I am learning sufficient statistics, and the general idea seems to be straightforward but it turns out to be really confusing when I take a closer look (and it is probably because of the conditional probability). The big picture is that, for a specific family of distribution, a sufficient statistic contains all the information about a corresponding parameter the observed data provides. Let's consider $X_1$ and $X_2 \overset{\text{iid}}{\sim}$Poi($\lambda$) with an unknown $\lambda$. One can show that: $$P(X_1 = x_1 | X_1 + X_2 = t) = \binom{t}{x_1}\dfrac{1}{2^{x_1}} \dfrac{1}{2^{t-x_1}}$$ so $X_1 + X_2$ is a sufficient statistic by definition. This is a good and concrete example but I am still confused with some details.
- In terms of estimating the parameter $\lambda$, it makes sense to say that $X_1$ is insufficient because both $X_1$ and $\frac{X_1 + X_2}{2}$ are unbiased estimators but the second one has smaller variance so that it contains less uncertainty and then more information about the true parameter.

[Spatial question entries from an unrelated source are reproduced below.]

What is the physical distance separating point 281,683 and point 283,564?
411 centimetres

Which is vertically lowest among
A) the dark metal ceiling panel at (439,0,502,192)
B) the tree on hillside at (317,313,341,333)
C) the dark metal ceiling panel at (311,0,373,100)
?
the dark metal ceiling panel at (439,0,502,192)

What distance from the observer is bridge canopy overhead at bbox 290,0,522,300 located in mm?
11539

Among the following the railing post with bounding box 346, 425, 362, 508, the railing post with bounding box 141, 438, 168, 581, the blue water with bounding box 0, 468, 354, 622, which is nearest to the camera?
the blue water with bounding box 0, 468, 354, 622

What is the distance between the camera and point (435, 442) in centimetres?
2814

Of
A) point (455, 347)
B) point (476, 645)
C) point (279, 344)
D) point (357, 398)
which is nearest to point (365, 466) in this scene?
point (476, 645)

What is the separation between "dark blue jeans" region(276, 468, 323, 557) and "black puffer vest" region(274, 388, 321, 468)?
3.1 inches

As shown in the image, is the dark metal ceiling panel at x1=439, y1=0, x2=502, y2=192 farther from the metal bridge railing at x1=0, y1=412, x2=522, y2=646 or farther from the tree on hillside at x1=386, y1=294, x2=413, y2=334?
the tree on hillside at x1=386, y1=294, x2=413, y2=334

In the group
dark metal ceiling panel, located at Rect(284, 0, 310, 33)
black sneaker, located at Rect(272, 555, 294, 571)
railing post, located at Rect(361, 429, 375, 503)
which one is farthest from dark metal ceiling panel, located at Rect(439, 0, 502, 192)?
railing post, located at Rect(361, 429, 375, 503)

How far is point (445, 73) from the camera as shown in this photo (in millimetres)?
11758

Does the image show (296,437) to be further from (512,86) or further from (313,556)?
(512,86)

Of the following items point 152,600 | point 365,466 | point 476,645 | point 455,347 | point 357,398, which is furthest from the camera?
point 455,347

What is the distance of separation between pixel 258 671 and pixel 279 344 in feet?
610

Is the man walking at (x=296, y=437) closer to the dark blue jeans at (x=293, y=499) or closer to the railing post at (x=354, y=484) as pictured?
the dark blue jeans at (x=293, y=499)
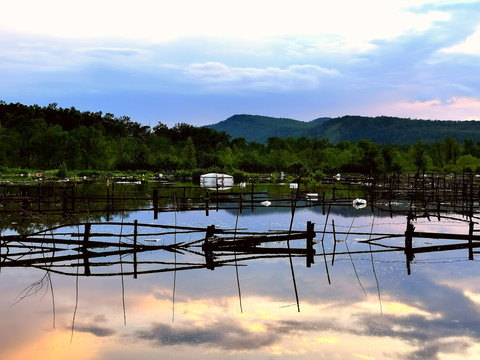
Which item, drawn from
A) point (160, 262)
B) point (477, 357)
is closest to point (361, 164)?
point (160, 262)

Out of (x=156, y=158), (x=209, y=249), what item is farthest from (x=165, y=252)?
(x=156, y=158)

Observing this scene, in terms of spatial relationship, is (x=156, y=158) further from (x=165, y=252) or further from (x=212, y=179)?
(x=165, y=252)

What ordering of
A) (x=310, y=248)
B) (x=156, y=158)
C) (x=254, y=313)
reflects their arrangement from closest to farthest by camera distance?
(x=254, y=313), (x=310, y=248), (x=156, y=158)

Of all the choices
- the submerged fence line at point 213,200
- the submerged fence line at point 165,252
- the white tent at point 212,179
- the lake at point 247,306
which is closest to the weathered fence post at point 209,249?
the submerged fence line at point 165,252

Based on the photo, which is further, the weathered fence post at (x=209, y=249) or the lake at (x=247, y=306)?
the weathered fence post at (x=209, y=249)

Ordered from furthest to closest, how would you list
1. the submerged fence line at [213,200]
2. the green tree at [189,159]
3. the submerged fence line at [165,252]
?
the green tree at [189,159] → the submerged fence line at [213,200] → the submerged fence line at [165,252]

Is this a correct intuition?
- From (1), we know $X_1 + X_2$ contains more information, but I don't see why it contains all the information about $\lambda$. Clearly, once we know the sum, we know the conditional distribution, which is a binomial distribution in this case. Is this what "contains all the information" means since we can generate the exact same data based on the statistic without knowing anything about the parameter?
- I don't see how "contains all the information" is helpful for the inference of the true parameter. In this example, the conditional distribution is not even a Poisson distribution, so I don't know why it helps with the inference.